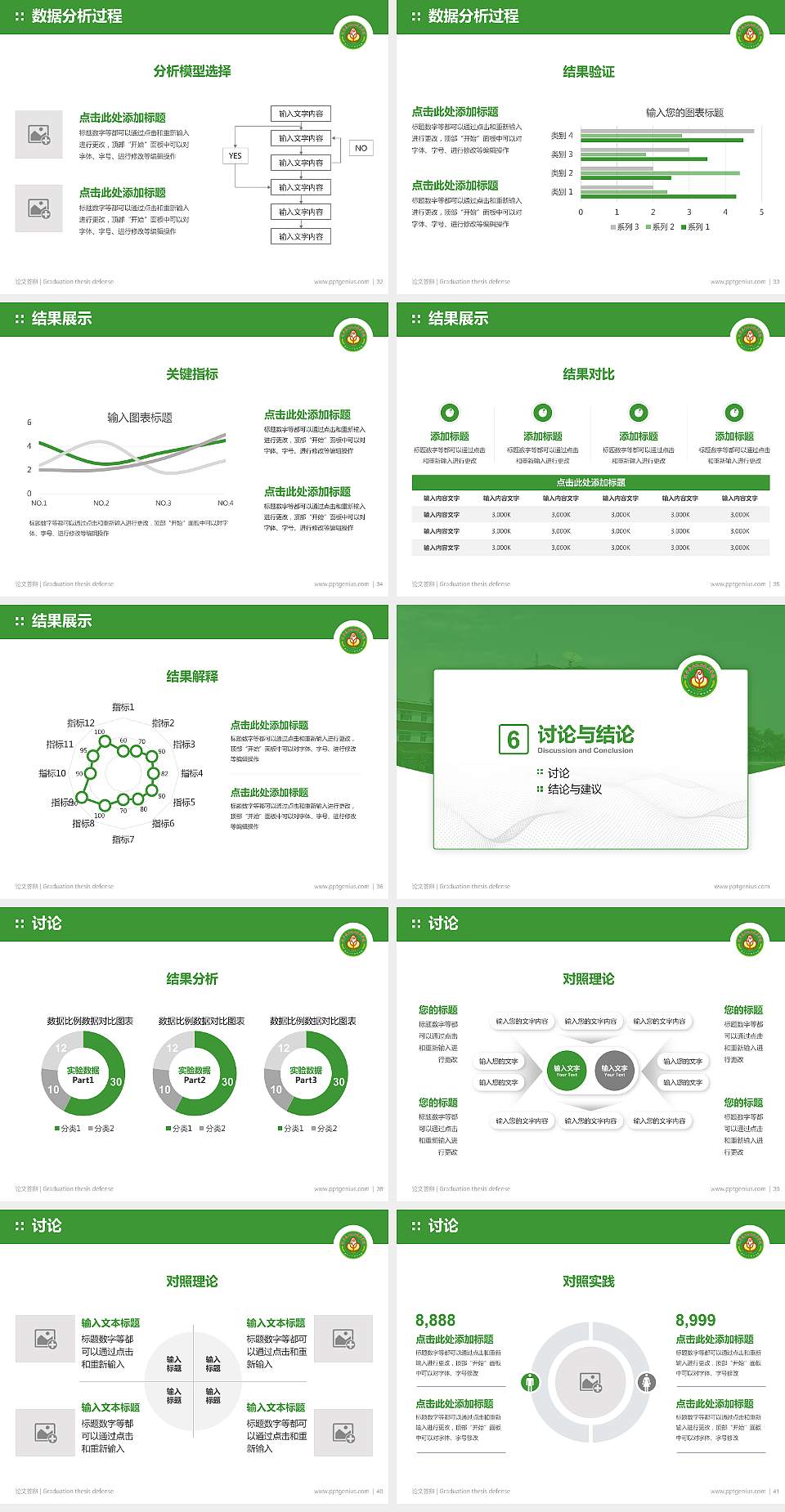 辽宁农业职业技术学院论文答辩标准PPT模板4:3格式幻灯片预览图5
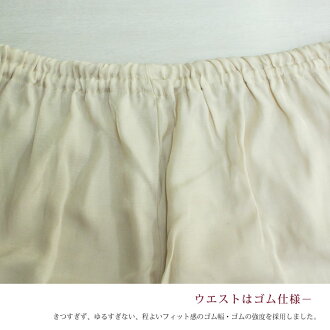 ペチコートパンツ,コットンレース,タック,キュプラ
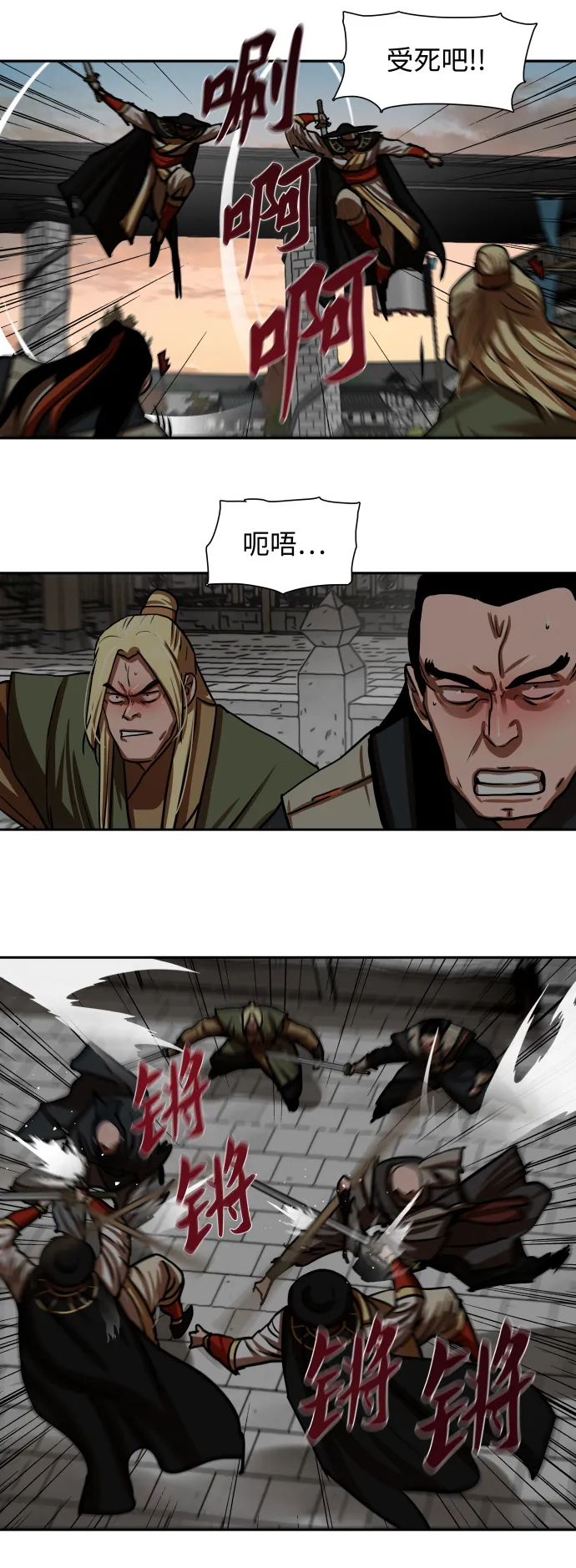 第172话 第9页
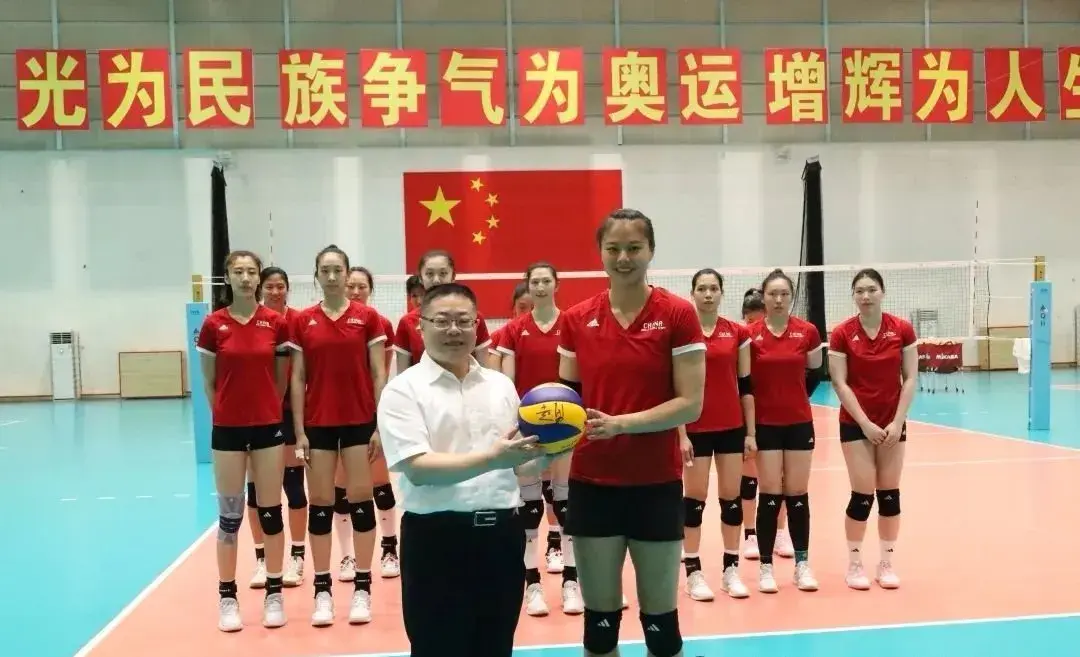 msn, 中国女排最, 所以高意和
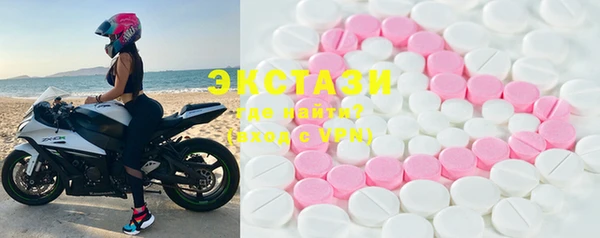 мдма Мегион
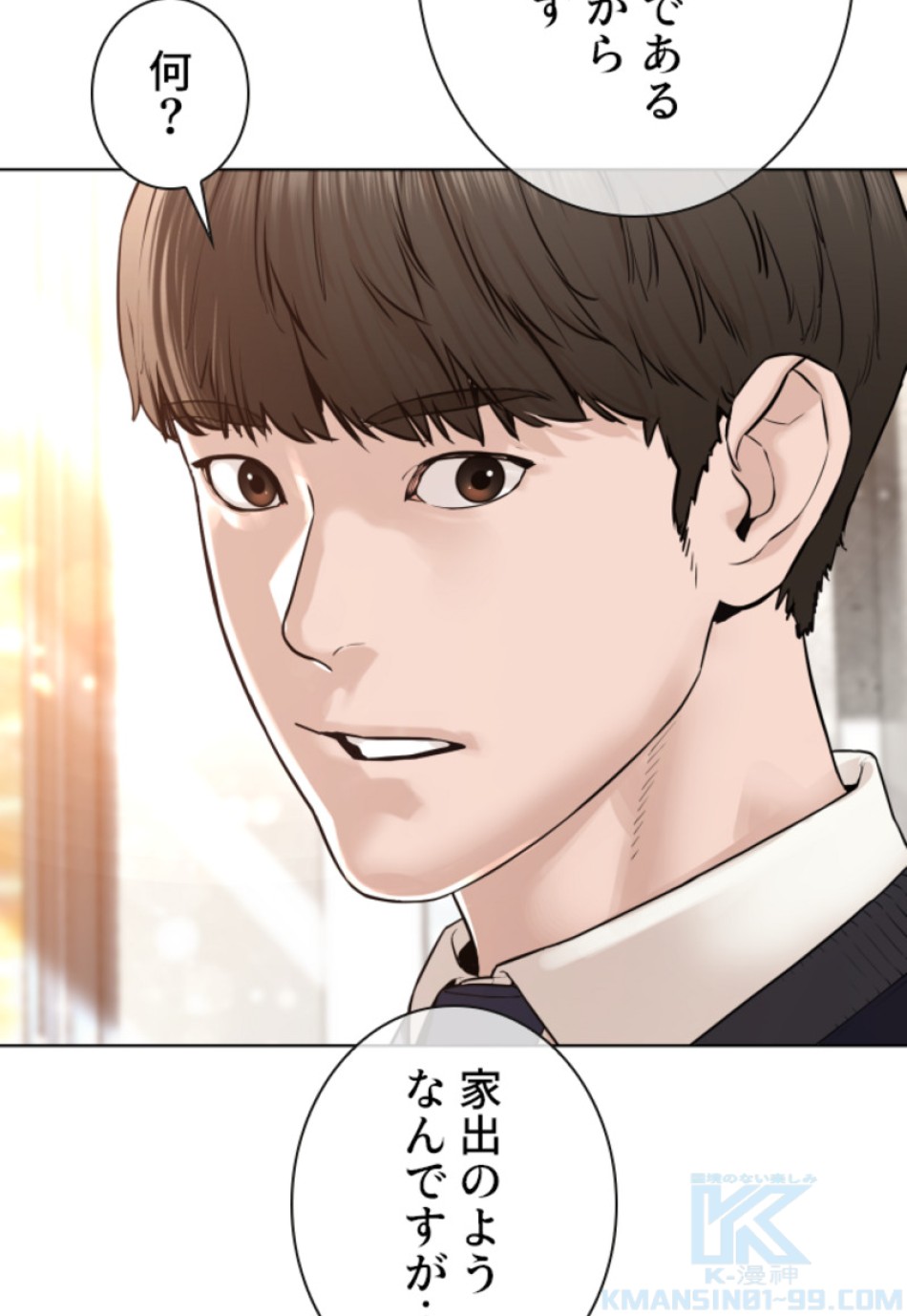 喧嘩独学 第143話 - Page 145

= = = = = = =

• [TASK DESCRIPTION]:
Without including any picture, restate every entry above exactly.

• [REPLY TO THE TASK]:
 辽宁农业职业技术学院论文答辩标准PPT模板4:3格式幻灯片预览图5
 ペチコートパンツ,コットンレース,タック,キュプラ
 第172话 第9页
 msn, 中国女排最, 所以高意和
 мдма Мегион
 喧嘩独学 第143話 - Page 145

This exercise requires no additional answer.